Лидер БЗНС Стамболийский полагал, что национальное объединение болгарского народа не может произойти сразу, и поэтому свои национально-территориальные требования болгарская дипломатия должна выдвигать адекватно развивающимся событиям. Он выступал за переговоры со всеми, кто бы ни обращался с подобными предложениями – с Центральными державами, с Антантой, с соседними балканскими странами, но только на базе сохранения Болгарией нейтралитета [9].

 

В выработку внешнеполитической концепции БЗНС на данном этапе значительный вклад внес и Райко Даскалов, один из наиболее ярких приверженцев политики «скрещенных рук». 29 августа он пророчески писал в партийном органе газете «Земеделско знаме», что война закончится не скоро, и результаты ее будут зависеть не от таких малых стран, как Болгария, а от соотношения интересов и сил великих держав на будущей мирной конференции. Политика нейтралитета, по его мнению, гарантирует Болгарии на этой конференции неминуемую ревизию Бухарестского договора. Даже если мы не получим ничего, – заключал Даскалов, – то, по крайней мере, сохраним то, что имеем – военную и экономическую мощь страны [10].

**Извлечённые записи:**
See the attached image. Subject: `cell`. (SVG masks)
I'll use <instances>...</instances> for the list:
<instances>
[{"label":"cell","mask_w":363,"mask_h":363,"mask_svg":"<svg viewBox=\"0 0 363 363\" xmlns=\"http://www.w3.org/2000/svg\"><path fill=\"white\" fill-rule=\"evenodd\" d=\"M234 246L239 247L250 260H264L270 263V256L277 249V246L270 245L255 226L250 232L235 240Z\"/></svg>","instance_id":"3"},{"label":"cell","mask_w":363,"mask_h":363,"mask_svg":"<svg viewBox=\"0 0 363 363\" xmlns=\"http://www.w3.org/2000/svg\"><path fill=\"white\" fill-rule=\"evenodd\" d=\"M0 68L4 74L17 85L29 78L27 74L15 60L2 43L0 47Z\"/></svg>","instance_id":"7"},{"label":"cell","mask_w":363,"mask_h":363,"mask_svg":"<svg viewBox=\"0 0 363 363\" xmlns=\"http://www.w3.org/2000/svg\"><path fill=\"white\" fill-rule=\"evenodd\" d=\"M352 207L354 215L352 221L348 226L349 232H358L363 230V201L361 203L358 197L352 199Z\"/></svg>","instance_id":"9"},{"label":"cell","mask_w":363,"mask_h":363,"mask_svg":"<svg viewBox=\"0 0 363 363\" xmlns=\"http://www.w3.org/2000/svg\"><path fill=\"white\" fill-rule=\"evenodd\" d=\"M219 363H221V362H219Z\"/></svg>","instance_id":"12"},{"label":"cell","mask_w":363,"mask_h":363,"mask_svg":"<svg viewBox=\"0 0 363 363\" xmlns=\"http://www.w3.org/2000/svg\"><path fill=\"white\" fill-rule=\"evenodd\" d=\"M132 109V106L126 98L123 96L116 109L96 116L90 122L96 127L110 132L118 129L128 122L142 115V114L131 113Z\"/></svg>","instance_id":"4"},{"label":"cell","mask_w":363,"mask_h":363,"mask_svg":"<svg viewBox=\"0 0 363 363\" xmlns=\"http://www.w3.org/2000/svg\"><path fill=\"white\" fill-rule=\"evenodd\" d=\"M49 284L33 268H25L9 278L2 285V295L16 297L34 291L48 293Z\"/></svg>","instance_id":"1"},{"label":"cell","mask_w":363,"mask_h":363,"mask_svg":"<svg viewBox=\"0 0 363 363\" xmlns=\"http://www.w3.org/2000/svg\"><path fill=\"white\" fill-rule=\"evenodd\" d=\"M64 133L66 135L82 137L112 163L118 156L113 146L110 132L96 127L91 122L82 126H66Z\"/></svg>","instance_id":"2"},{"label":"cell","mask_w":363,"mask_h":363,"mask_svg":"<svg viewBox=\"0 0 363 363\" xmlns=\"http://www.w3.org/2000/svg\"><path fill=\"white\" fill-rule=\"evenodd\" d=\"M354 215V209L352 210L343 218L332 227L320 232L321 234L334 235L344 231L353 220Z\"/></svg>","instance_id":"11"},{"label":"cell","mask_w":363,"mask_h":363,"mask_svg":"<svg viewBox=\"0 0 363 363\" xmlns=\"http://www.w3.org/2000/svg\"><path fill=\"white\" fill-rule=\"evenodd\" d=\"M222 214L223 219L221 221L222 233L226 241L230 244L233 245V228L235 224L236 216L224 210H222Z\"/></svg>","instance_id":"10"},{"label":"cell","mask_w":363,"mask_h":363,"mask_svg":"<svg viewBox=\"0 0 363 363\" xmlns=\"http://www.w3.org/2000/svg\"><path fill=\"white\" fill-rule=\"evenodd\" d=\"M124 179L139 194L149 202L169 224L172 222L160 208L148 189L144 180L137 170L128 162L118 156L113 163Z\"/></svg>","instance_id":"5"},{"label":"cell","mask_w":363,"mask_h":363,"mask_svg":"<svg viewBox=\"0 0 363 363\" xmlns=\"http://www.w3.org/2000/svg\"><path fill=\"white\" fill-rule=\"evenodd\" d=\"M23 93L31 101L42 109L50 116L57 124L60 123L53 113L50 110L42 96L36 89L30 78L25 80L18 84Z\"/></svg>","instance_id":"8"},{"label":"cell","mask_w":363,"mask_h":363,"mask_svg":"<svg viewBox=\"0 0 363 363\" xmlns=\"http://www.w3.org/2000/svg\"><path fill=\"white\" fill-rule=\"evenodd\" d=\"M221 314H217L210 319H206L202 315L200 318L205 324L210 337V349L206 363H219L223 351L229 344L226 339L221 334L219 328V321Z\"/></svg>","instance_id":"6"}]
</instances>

**Задачи и задания:**
• a. В какой газете Райко Даскалов писал 29 августа о том, что война закончится не скоро, согласно отрывку о внешнеполитической концепции БЗНС?
• b. Воспроизведите дословно фрагмент отрывка о внешнеполитической концепции БЗНС от слов «Лидер БЗНС Стамболийский» до слов «Болгарией нейтралитета [9].».
• c. Продолжите отрывок о внешнеполитической концепции БЗНС, начав сразу после последнего приведённого в нём предложения.

**Письменные ответы:**
• a. В партийной газете «Земеделско знаме».

• b.
Лидер БЗНС Стамболийский полагал, что национальное объединение болгарского народа не может произойти сразу, и поэтому свои национально-территориальные требования болгарская дипломатия должна выдвигать адекватно развивающимся событиям. Он выступал за переговоры со всеми, кто бы ни обращался с подобными предложениями – с Центральными державами, с Антантой, с соседними балканскими странами, но только на базе сохранения Болгарией нейтралитета [9].

• c.
 

Уже в первые недели и месяцы европейской войны резко разошлись позиции политических партий по вопросу о роли России в достижении болгарских национальных идеалов. БЗНС с самого начала занял в этом вопросе реалистическую позицию. «Насколько вредно слепое германофильство, настолько вредно и слепое русофильство», – писала газета «Земеделско знаме» 12 августа 1914 г. «Земледельцы» неоднократно выражали симпатии России, но в то же время отмечали, что этих чувств недостаточно, чтобы привязать Болгарию к Антанте, так как это не отвечает высшим интересам болгарского народа, который стремится избежать войны [11].

 

Иной была точка зрения партий правящей коалиции. 29 августа орган народно-либеральной партии (стамболовистов) газета «Воля» утверждала: «Россия была и остается самым непримиримым врагом Болгарии. Она не только способствовала разгрому наших политических идеалов, но и впредь будет мешать их осуществлению. Национальные интересы повелевают нам примыкать к противникам русской политики» [12]. Именно эти настроения болгарской правящей верхушки имел в виду австро-венгерский министр иностранных дел граф Леопольд Берхтольд, заявляя своим подчиненным: «Страх перед Россией и ненависть к Сербии – вот наши лучшие союзники в Болгарии» [13].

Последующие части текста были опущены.